**Written task:**
Rewrite the records below, swapping "uppermost" for "highest" everywhere it occurs and keeping everything else the same.

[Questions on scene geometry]
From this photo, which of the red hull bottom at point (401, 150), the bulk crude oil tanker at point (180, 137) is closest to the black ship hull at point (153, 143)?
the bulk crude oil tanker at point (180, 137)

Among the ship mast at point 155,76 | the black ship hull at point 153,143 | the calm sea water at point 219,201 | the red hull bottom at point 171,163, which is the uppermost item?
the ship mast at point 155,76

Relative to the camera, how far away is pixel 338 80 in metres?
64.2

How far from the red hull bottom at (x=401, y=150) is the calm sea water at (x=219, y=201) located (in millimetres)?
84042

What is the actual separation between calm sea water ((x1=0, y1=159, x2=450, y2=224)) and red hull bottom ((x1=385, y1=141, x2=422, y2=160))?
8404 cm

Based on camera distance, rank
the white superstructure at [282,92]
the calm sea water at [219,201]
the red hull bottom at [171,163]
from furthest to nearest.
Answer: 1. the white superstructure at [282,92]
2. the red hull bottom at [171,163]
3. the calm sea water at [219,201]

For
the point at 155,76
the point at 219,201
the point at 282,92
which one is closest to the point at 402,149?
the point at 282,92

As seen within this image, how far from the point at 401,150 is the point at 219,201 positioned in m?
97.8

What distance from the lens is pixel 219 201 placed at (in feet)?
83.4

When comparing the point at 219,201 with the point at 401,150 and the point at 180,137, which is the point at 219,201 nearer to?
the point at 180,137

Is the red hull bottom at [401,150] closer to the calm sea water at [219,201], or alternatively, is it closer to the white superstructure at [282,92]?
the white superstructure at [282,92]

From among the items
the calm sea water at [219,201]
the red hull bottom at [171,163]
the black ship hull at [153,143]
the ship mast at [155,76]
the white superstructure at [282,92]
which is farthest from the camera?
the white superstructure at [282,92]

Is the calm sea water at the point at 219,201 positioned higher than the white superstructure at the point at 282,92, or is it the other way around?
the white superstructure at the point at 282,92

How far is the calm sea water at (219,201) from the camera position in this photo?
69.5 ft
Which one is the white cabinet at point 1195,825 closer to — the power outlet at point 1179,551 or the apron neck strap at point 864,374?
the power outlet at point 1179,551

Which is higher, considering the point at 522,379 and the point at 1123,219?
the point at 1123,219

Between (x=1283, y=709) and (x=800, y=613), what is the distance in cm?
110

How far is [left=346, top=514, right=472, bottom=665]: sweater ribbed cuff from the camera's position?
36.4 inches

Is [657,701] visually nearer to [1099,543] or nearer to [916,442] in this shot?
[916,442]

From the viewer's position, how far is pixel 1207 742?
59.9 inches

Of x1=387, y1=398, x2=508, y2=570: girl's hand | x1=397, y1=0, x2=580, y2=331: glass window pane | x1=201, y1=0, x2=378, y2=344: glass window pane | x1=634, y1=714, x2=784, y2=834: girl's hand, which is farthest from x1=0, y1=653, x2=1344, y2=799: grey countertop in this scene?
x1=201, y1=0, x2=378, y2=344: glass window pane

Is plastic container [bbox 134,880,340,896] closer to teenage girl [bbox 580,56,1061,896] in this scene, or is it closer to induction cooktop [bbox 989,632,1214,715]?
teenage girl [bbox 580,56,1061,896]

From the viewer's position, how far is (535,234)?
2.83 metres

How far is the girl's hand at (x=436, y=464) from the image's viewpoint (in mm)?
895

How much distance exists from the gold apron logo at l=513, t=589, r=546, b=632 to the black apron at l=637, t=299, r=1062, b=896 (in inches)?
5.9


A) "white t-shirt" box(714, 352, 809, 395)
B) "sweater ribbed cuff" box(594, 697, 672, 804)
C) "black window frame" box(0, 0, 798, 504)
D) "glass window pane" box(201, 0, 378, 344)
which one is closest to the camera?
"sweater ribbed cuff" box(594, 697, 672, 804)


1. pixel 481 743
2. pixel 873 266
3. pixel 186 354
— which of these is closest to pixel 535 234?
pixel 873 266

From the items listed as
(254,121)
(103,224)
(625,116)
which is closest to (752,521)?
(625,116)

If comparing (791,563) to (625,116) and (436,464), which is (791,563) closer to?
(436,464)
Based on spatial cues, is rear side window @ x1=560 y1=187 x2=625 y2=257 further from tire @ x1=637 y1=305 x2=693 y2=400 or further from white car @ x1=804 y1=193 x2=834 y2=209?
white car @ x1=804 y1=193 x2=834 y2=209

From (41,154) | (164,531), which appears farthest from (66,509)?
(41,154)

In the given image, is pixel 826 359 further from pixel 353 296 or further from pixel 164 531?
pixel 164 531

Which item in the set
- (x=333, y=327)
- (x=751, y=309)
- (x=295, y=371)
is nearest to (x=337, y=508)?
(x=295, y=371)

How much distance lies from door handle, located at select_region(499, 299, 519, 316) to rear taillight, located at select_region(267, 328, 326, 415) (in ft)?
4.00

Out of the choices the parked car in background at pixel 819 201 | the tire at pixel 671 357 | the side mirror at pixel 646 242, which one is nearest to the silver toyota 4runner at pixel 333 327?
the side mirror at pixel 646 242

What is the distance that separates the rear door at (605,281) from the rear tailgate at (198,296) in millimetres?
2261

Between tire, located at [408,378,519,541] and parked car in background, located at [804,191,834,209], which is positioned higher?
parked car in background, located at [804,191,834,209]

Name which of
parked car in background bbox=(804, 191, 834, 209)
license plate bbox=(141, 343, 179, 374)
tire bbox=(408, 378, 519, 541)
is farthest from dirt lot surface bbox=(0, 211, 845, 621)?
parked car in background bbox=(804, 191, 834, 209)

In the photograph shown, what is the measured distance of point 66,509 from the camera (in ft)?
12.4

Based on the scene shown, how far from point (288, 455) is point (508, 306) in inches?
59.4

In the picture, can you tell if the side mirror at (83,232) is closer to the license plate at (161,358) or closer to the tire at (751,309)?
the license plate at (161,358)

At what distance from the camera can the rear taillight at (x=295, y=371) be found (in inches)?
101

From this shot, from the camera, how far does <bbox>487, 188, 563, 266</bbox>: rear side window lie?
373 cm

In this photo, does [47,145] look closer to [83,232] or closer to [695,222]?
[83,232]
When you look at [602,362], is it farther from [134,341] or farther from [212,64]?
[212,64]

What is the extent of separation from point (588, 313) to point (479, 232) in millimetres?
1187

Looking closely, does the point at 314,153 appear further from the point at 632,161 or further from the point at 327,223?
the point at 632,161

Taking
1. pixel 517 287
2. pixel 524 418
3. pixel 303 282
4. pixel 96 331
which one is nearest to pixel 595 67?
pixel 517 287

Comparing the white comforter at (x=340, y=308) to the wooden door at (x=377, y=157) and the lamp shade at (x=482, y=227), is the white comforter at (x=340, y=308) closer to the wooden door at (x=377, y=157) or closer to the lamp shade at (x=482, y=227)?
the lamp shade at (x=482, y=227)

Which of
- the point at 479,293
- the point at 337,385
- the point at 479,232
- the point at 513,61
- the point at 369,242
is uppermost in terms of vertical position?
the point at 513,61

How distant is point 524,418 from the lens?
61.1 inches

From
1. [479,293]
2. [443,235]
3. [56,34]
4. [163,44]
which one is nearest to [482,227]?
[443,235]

**Full solution:**
From this photo, which of the red hull bottom at point (401, 150), the bulk crude oil tanker at point (180, 137) is closest to the black ship hull at point (153, 143)?
the bulk crude oil tanker at point (180, 137)

Among the ship mast at point 155,76 | the black ship hull at point 153,143 | the calm sea water at point 219,201 | the red hull bottom at point 171,163, which is the highest item?
the ship mast at point 155,76

Relative to the camera, how far away is pixel 338 80 in metres?
64.2

How far from the red hull bottom at (x=401, y=150) is the calm sea water at (x=219, y=201) located (in millimetres)?
84042

What is the actual separation between calm sea water ((x1=0, y1=159, x2=450, y2=224)) and red hull bottom ((x1=385, y1=141, x2=422, y2=160))?
8404 cm

Based on camera distance, rank
the white superstructure at [282,92]
the calm sea water at [219,201]
the red hull bottom at [171,163]
from furthest to nearest.
Answer: 1. the white superstructure at [282,92]
2. the red hull bottom at [171,163]
3. the calm sea water at [219,201]

For
the point at 155,76
the point at 219,201
the point at 282,92
which one is closest to the point at 402,149?
the point at 282,92

As seen within this image, how far from the point at 401,150 is the point at 219,201 positioned in m?
97.8

What distance from the lens is pixel 219 201 placed at (in feet)?
83.4

When comparing the point at 219,201 with the point at 401,150 and the point at 180,137, which is the point at 219,201 nearer to?
the point at 180,137

Is the red hull bottom at [401,150] closer to the calm sea water at [219,201], or alternatively, is it closer to the white superstructure at [282,92]?
the white superstructure at [282,92]

From among the items
the calm sea water at [219,201]
the red hull bottom at [171,163]
the black ship hull at [153,143]
the ship mast at [155,76]
the white superstructure at [282,92]
which is farthest from the camera?
the white superstructure at [282,92]

Is the calm sea water at the point at 219,201 positioned higher than the white superstructure at the point at 282,92, or is it the other way around?
the white superstructure at the point at 282,92

How far is the calm sea water at (219,201) from the camera position in this photo?
69.5 ft
Which one is the white cabinet at point 1195,825 closer to — the power outlet at point 1179,551 or the apron neck strap at point 864,374?
the power outlet at point 1179,551

Which is higher, considering the point at 522,379 and the point at 1123,219?
the point at 1123,219

Between (x=1283, y=709) and (x=800, y=613), what is the distance in cm?
110

How far is [left=346, top=514, right=472, bottom=665]: sweater ribbed cuff from the camera's position?
36.4 inches

Is [657,701] visually nearer to [1099,543] or nearer to [916,442] in this shot?
[916,442]

From the viewer's position, how far is pixel 1207 742?
59.9 inches

Of x1=387, y1=398, x2=508, y2=570: girl's hand | x1=397, y1=0, x2=580, y2=331: glass window pane | x1=201, y1=0, x2=378, y2=344: glass window pane | x1=634, y1=714, x2=784, y2=834: girl's hand, which is farthest from x1=0, y1=653, x2=1344, y2=799: grey countertop in this scene?
x1=201, y1=0, x2=378, y2=344: glass window pane

Is plastic container [bbox 134,880,340,896] closer to teenage girl [bbox 580,56,1061,896] in this scene, or is it closer to induction cooktop [bbox 989,632,1214,715]?
teenage girl [bbox 580,56,1061,896]

From the viewer's position, how far is (535,234)?
2.83 metres

How far is the girl's hand at (x=436, y=464) from the image's viewpoint (in mm)?
895

How much distance exists from the gold apron logo at l=513, t=589, r=546, b=632 to the black apron at l=637, t=299, r=1062, b=896 (in inches)?
5.9


A) "white t-shirt" box(714, 352, 809, 395)
B) "sweater ribbed cuff" box(594, 697, 672, 804)
C) "black window frame" box(0, 0, 798, 504)
D) "glass window pane" box(201, 0, 378, 344)
which one is closest to the camera?
"sweater ribbed cuff" box(594, 697, 672, 804)


1. pixel 481 743
2. pixel 873 266
3. pixel 186 354
— which of these is closest to pixel 535 234?
pixel 873 266

From the items listed as
(254,121)
(103,224)
(625,116)
which is closest to (752,521)?
(625,116)

If comparing (791,563) to (625,116) and (436,464), which is (791,563) closer to?
(436,464)
Based on spatial cues, is rear side window @ x1=560 y1=187 x2=625 y2=257 further from tire @ x1=637 y1=305 x2=693 y2=400 or further from white car @ x1=804 y1=193 x2=834 y2=209?
white car @ x1=804 y1=193 x2=834 y2=209

From (41,154) | (164,531), which appears farthest from (66,509)?
(41,154)

In the given image, is pixel 826 359 further from pixel 353 296 or further from pixel 164 531?
pixel 164 531

Which item in the set
- (x=333, y=327)
- (x=751, y=309)
- (x=295, y=371)
is nearest to (x=337, y=508)?
(x=295, y=371)

How much distance lies from door handle, located at select_region(499, 299, 519, 316) to rear taillight, located at select_region(267, 328, 326, 415) (in ft)?
4.00

Out of the choices the parked car in background at pixel 819 201 | the tire at pixel 671 357 | the side mirror at pixel 646 242, which one is nearest to the silver toyota 4runner at pixel 333 327?
the side mirror at pixel 646 242

What is the distance that separates the rear door at (605,281) from the rear tailgate at (198,296) in millimetres?
2261

Between tire, located at [408,378,519,541] and parked car in background, located at [804,191,834,209], which is positioned higher?
parked car in background, located at [804,191,834,209]

Name which of
parked car in background bbox=(804, 191, 834, 209)
license plate bbox=(141, 343, 179, 374)
tire bbox=(408, 378, 519, 541)
is farthest from dirt lot surface bbox=(0, 211, 845, 621)?
parked car in background bbox=(804, 191, 834, 209)

In the photograph shown, what is the measured distance of point 66,509 from the camera (in ft)?
12.4

Based on the scene shown, how far from point (288, 455) is point (508, 306) in inches?
59.4

In the picture, can you tell if the side mirror at (83,232) is closer to the license plate at (161,358) or closer to the tire at (751,309)?
the license plate at (161,358)

At what distance from the camera can the rear taillight at (x=295, y=371) be found (in inches)?
101

From this shot, from the camera, how far does <bbox>487, 188, 563, 266</bbox>: rear side window lie?
373 cm

In this photo, does [47,145] look closer to [83,232] or closer to [695,222]?
[83,232]
When you look at [602,362], is it farther from [134,341] or farther from [212,64]?
[212,64]

What is the extent of separation from point (588, 313) to point (479, 232) in millimetres?
1187

Looking closely, does the point at 314,153 appear further from the point at 632,161 or further from the point at 327,223?
the point at 632,161

Taking
1. pixel 517 287
2. pixel 524 418
3. pixel 303 282
4. pixel 96 331
which one is nearest to pixel 595 67?
pixel 517 287

Comparing the white comforter at (x=340, y=308) to the wooden door at (x=377, y=157) and the lamp shade at (x=482, y=227), is the white comforter at (x=340, y=308) closer to the wooden door at (x=377, y=157) or closer to the lamp shade at (x=482, y=227)?
the lamp shade at (x=482, y=227)

Which of
- the point at 479,293
- the point at 337,385
- the point at 479,232
- the point at 513,61
- the point at 369,242
is highest in terms of vertical position?
the point at 513,61

How distant is point 524,418 from the lens?
61.1 inches

From
1. [479,293]
2. [443,235]
3. [56,34]
4. [163,44]
which one is nearest to [482,227]?
[443,235]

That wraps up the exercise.